» **SOURCE TEXT**

━━━━

# Great mineral for copper challenged goats



## HummelHill (Aug 8, 2008)

Like many of you, I've been dealing with some black goats that are extremely copper needy. I've tried several different brands of minerals (including the Sweetlix, which seemed to be the best), bolusing, etc.. These steps have helped, but I haven't been able to completely resolve the issue to the point that they no longer had hair loss around the eyes and fishtails. Recently, a fellow breeder recommended I try Right Now Onyx mineral. I bought a couple bags, and now, a month later, I can tell you I am seeing great results. Hair is growing back on tailtips, around eyes, etc. Even the goats that typically were not copper challenged look better. I'm thinking I may not need to bolus with this mineral. Just thought I would share in the hopes that this might help someone else


----------



## citylights (Jul 3, 2009)

Wow, where did you buy it?


----------



## HummelHill (Aug 8, 2008)

Hi Denise, 
One of our local feed stores carries it. It is made by Cargill. Here's a link to the product on their website.

http://www.cargillanimalnutrition.com/b ... ts_rno.htm

Maybe one of your stores can order it for you if they don't carry it?


----------



## PznIvyFarm (Jul 25, 2010)

━━━━

» **RECORDED DATA**
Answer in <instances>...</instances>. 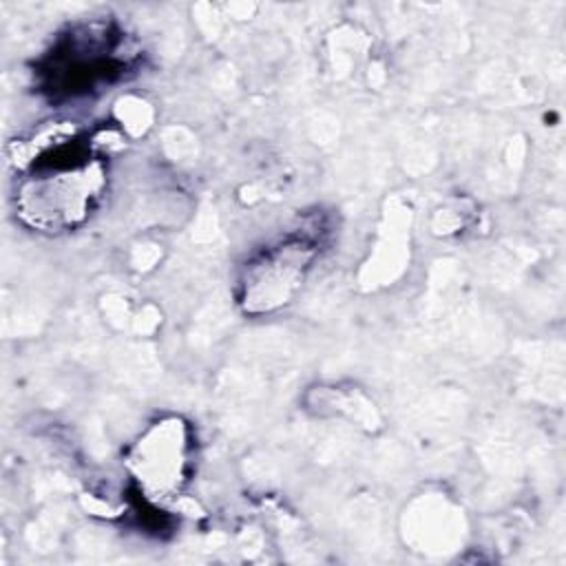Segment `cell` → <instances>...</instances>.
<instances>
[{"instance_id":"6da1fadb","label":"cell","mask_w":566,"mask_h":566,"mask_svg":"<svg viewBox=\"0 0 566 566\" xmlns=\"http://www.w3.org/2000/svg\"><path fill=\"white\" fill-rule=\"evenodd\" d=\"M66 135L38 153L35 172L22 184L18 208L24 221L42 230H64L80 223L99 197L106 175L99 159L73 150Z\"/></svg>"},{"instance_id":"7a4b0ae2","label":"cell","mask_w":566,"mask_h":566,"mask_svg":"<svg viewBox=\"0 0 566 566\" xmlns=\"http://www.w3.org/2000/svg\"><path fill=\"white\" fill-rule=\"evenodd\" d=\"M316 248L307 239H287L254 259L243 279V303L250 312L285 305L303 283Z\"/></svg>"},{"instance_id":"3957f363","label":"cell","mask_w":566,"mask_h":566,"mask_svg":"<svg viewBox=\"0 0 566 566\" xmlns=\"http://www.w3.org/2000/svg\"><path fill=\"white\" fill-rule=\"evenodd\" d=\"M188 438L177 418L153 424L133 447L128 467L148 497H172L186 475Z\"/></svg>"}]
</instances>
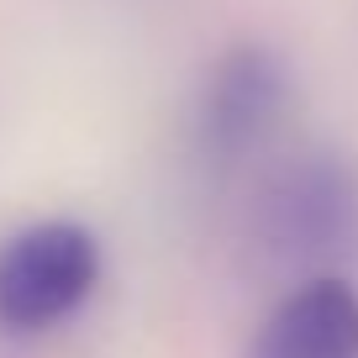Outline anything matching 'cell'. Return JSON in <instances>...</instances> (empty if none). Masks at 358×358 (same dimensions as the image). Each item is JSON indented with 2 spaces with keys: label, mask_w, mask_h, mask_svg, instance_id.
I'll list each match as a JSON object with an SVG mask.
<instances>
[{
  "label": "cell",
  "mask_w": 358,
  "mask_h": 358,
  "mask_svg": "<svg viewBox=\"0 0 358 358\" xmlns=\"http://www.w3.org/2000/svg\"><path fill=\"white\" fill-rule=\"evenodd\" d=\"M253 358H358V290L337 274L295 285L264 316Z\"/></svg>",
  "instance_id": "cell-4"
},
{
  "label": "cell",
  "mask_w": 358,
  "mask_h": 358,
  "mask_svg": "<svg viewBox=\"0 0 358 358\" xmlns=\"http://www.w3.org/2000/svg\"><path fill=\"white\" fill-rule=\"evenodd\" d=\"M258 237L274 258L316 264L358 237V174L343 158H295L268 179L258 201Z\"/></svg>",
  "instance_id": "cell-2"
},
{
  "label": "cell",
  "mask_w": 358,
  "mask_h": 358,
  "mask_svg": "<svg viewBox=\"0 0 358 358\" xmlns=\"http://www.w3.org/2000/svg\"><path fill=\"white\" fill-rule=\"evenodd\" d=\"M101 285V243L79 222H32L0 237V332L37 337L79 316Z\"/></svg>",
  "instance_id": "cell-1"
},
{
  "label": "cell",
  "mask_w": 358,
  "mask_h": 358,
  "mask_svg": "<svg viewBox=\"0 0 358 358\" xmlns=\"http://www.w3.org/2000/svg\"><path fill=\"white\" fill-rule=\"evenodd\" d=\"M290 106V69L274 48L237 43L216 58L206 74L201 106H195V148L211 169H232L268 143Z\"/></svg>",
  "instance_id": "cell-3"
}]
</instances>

━━━━

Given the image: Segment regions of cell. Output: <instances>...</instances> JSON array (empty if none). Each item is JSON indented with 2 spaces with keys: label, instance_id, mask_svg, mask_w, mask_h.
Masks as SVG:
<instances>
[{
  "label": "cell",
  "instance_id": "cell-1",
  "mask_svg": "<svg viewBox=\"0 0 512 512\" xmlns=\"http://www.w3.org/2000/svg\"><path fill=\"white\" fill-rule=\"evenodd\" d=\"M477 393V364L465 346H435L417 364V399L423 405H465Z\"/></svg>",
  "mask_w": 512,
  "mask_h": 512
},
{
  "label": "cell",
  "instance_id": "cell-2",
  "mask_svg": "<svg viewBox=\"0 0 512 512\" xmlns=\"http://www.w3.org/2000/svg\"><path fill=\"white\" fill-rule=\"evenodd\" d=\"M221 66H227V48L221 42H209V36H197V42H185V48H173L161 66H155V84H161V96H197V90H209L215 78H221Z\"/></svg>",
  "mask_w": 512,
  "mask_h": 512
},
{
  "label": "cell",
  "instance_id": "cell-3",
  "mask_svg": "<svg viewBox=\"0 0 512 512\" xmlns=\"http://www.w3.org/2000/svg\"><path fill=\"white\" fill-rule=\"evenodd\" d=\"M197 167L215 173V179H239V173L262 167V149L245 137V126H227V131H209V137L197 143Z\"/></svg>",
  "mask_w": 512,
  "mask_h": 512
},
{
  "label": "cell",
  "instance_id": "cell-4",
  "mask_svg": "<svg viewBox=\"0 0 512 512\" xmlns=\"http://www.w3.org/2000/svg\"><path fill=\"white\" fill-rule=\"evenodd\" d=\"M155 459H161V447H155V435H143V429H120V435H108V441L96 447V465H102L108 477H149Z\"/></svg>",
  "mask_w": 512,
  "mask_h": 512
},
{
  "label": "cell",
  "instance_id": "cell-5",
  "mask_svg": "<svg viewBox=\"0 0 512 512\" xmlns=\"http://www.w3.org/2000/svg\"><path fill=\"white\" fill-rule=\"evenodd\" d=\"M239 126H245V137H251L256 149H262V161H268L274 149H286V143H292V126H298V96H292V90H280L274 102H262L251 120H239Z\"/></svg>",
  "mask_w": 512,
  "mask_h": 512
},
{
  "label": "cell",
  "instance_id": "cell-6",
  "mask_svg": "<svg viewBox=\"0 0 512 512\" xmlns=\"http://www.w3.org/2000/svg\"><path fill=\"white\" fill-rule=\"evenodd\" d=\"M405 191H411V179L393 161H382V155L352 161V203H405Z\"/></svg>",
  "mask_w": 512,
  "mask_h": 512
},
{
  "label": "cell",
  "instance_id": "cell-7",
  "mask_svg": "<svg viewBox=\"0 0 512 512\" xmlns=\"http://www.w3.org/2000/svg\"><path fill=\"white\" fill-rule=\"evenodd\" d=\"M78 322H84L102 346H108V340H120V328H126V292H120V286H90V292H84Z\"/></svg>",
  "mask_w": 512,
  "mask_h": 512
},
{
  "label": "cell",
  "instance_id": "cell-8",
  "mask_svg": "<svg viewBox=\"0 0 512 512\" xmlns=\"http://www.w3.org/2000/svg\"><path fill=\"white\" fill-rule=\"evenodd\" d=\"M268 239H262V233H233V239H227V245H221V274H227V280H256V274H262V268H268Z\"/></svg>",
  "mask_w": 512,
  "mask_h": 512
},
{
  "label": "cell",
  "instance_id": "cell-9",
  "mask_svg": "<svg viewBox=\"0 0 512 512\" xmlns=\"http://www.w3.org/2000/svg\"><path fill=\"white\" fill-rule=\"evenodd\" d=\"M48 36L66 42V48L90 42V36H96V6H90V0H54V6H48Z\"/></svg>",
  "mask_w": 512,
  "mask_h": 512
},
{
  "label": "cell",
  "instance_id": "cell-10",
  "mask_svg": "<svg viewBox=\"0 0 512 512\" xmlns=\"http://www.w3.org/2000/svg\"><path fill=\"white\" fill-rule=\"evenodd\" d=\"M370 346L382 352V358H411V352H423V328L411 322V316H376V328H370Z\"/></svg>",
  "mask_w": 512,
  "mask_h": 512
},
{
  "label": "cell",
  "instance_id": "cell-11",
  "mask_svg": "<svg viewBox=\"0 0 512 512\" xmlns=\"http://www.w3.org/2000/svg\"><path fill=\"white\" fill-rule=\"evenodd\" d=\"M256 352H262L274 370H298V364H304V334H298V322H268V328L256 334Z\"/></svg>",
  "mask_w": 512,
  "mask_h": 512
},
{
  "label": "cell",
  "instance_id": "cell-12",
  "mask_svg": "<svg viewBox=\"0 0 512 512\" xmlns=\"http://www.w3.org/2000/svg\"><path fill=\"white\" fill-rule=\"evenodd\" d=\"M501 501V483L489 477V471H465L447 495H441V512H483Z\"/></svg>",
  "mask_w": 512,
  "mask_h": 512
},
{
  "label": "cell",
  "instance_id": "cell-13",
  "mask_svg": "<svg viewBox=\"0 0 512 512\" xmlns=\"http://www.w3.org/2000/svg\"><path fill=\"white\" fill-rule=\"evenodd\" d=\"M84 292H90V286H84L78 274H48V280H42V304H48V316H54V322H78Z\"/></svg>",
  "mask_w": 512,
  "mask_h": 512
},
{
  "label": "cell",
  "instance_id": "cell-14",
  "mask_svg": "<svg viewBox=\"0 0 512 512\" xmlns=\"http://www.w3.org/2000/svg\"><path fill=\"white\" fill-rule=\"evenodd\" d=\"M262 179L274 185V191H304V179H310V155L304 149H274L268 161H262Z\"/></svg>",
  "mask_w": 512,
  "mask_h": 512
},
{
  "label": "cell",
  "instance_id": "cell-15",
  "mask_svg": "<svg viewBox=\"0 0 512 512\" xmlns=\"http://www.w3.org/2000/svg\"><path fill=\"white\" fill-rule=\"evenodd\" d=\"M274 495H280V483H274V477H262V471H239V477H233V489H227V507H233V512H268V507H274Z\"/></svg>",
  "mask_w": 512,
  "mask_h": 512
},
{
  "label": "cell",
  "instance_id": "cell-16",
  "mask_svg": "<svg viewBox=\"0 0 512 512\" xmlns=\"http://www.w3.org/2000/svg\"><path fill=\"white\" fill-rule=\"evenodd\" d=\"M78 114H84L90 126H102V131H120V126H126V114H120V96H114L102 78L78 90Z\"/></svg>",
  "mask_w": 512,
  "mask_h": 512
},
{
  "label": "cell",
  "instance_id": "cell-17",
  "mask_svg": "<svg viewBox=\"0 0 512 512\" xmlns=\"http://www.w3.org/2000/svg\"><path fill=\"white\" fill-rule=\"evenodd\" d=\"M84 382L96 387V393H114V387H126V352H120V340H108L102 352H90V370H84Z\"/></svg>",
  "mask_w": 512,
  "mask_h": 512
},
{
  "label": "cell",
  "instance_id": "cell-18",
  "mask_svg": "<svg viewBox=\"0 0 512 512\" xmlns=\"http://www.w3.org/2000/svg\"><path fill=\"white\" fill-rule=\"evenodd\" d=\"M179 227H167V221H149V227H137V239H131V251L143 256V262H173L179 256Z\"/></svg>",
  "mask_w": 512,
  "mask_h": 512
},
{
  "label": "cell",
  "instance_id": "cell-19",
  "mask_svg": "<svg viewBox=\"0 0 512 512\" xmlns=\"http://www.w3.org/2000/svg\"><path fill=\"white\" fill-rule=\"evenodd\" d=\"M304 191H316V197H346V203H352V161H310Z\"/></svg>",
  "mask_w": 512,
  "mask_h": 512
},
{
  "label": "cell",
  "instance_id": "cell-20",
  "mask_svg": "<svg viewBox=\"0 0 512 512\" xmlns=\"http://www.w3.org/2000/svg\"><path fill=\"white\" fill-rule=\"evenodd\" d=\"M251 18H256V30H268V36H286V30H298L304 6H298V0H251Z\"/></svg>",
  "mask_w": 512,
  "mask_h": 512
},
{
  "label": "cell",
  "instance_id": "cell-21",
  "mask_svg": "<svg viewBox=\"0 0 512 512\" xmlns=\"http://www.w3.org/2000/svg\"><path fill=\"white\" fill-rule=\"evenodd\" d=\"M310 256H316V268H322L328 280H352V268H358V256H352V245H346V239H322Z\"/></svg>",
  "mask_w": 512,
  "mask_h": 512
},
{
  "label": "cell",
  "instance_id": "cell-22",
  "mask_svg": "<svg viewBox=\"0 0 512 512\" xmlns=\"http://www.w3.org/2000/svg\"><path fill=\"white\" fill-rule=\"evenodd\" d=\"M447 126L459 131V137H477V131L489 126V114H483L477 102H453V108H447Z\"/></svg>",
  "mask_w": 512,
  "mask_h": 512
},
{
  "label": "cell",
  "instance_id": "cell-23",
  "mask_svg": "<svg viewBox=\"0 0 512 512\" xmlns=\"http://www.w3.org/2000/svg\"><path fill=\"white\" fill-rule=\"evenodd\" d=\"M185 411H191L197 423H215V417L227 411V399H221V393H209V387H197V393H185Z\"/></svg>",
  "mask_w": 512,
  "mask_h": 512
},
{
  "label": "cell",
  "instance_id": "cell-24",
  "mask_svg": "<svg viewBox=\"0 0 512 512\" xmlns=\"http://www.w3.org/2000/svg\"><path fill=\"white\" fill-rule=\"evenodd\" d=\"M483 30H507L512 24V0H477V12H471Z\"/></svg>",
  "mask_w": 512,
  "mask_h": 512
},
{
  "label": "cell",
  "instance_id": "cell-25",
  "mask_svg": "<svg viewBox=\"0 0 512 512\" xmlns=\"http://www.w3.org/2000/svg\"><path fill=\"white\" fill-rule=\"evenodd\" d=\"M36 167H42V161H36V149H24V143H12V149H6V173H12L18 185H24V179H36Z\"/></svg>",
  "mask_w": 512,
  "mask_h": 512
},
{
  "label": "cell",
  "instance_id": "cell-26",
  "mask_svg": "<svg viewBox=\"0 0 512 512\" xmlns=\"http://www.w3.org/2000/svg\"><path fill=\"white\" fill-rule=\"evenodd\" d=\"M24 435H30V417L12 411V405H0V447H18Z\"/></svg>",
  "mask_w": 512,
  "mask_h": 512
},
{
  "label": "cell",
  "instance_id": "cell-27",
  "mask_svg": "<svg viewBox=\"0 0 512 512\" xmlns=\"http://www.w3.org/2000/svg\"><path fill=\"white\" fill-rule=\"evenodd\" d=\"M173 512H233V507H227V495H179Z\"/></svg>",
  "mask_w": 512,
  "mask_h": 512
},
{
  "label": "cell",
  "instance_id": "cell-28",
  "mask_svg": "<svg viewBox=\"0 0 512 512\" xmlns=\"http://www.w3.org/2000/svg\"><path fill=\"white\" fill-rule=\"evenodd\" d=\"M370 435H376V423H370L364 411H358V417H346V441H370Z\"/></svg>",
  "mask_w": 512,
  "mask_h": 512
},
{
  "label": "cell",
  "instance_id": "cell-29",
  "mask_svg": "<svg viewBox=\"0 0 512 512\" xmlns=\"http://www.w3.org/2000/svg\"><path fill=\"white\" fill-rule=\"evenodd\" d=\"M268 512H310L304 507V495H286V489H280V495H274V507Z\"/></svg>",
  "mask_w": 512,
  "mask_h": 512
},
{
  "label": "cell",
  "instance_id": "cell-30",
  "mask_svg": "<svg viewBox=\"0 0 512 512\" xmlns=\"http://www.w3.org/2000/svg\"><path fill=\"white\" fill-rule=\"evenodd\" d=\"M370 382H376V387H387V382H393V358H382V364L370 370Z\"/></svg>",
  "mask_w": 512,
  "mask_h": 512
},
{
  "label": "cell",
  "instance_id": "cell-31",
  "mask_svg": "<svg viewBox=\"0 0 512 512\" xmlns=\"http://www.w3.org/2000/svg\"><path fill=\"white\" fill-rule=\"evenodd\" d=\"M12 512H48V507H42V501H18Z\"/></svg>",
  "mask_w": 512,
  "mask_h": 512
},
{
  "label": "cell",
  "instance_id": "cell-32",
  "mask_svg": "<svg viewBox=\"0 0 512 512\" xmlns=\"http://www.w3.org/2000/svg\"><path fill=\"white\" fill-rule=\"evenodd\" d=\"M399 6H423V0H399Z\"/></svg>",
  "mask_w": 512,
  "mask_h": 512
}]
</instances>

━━━━

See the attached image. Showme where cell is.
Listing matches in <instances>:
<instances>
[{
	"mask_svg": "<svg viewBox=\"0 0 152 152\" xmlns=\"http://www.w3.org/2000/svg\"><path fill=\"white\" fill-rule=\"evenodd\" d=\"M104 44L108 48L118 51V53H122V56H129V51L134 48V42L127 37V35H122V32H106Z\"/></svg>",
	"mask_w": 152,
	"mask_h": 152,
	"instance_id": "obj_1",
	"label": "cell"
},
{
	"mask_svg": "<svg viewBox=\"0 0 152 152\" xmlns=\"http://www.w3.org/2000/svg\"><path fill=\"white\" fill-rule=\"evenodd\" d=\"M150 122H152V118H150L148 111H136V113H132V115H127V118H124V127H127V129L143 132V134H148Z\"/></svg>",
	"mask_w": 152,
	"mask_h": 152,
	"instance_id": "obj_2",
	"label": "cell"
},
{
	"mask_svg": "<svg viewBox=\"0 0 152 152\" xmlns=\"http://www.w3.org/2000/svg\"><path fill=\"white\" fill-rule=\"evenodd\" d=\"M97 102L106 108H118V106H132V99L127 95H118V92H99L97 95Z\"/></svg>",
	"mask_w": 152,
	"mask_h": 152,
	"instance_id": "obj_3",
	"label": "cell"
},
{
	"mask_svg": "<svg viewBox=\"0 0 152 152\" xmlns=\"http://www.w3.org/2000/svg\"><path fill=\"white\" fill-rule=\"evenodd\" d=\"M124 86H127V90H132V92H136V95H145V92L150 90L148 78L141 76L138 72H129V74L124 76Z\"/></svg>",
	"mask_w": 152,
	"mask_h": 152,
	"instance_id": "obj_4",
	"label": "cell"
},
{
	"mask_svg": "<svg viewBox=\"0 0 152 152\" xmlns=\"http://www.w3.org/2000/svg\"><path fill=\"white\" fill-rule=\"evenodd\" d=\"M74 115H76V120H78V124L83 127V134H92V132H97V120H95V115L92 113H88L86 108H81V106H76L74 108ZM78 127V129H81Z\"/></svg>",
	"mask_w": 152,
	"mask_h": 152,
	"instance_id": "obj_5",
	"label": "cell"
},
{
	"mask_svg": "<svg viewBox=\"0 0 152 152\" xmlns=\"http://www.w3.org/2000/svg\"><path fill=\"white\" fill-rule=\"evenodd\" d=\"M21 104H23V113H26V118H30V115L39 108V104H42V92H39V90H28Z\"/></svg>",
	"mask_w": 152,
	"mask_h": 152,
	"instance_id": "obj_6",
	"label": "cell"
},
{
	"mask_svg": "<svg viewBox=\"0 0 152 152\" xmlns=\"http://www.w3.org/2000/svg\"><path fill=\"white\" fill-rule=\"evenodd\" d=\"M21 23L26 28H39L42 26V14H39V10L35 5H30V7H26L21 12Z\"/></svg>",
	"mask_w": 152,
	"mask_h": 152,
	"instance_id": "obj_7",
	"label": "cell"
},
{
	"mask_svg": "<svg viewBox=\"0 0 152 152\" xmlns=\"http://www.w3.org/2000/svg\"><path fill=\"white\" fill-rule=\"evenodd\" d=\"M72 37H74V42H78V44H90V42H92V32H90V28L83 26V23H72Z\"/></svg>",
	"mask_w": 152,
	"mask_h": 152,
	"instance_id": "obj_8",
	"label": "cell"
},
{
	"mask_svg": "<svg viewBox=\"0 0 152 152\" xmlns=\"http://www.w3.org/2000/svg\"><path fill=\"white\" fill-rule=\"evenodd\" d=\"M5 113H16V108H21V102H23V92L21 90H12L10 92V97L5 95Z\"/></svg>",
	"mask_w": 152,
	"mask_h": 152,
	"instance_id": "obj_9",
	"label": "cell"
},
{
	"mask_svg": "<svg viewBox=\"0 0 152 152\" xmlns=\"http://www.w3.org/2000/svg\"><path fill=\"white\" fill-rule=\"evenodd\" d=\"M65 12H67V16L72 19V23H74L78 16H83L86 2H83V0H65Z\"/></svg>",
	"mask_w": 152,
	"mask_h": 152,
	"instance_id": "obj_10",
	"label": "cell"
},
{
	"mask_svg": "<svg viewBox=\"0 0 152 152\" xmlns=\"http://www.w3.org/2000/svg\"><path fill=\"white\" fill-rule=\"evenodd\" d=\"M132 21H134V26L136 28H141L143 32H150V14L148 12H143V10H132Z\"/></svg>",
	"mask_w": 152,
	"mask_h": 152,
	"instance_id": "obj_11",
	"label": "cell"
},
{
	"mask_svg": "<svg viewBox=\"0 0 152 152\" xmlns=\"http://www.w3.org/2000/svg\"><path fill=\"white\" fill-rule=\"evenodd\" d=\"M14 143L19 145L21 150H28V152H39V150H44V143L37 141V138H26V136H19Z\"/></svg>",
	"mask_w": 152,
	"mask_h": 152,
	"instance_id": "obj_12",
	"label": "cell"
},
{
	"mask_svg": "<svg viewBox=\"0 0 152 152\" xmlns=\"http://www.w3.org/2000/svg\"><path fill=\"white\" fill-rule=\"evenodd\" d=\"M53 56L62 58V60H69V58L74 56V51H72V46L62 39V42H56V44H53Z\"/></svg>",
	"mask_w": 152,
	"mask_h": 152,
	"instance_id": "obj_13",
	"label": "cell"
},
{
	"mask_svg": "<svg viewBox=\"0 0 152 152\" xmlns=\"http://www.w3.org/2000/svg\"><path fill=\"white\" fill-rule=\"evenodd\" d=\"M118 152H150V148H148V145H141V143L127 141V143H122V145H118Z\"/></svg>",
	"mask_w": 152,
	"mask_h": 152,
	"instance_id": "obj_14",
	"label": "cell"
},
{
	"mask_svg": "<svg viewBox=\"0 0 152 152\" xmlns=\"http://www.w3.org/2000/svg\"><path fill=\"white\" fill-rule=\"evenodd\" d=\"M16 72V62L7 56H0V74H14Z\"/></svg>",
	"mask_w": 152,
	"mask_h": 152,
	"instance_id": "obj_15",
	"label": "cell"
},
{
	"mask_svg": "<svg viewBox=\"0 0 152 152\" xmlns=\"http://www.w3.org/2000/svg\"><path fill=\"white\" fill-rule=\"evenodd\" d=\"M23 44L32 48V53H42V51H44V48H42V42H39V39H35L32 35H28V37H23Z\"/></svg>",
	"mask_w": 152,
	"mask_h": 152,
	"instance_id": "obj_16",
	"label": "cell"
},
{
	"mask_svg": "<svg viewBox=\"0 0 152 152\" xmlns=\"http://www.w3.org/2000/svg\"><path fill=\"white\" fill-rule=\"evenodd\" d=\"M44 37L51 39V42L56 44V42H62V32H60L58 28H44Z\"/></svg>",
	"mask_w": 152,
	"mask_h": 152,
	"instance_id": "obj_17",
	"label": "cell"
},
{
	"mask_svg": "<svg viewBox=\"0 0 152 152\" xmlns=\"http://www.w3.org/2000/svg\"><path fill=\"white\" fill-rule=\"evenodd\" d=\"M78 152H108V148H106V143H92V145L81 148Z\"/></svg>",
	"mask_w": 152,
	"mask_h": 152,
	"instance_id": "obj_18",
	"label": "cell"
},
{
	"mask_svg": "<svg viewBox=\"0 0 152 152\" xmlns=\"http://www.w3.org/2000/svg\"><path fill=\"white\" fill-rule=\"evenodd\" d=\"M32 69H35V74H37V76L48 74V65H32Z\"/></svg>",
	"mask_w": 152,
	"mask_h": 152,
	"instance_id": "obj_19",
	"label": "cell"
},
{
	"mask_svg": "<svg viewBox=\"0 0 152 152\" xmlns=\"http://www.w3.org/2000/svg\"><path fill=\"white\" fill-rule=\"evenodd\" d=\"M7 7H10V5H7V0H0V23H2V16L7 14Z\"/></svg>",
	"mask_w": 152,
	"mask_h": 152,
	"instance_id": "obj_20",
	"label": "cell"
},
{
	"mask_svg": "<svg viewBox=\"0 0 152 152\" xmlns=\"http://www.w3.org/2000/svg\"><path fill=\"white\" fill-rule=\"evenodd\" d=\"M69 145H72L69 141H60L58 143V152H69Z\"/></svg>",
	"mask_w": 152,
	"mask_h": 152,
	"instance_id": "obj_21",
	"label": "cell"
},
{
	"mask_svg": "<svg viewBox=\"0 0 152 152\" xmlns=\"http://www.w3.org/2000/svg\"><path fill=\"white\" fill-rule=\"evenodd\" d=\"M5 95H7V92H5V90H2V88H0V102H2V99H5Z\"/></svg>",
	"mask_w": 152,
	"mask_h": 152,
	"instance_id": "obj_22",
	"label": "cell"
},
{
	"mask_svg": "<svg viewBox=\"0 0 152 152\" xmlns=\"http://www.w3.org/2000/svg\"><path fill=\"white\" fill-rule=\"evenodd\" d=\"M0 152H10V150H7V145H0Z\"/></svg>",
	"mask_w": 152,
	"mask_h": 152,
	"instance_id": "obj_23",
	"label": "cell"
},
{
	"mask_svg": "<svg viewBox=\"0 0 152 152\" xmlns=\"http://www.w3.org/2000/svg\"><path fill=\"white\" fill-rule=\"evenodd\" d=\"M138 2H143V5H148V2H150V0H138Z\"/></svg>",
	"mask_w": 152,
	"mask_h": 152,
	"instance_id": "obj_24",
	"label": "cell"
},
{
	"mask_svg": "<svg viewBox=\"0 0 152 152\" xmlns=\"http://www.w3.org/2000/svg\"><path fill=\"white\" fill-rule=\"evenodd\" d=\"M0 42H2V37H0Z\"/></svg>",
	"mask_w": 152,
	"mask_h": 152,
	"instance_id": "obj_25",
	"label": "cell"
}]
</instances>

━━━━

» **TASK GOAL**
Revise the goat mineral thread from "## citylights (Jul" up to and including "on their website.", putting "nearby" in place of "local". The records have no connection to the goat mineral thread.

» **FULL SOLUTION**
## citylights (Jul 3, 2009)

Wow, where did you buy it?


----------



## HummelHill (Aug 8, 2008)

Hi Denise, 
One of our nearby feed stores carries it. It is made by Cargill. Here's a link to the product on their website.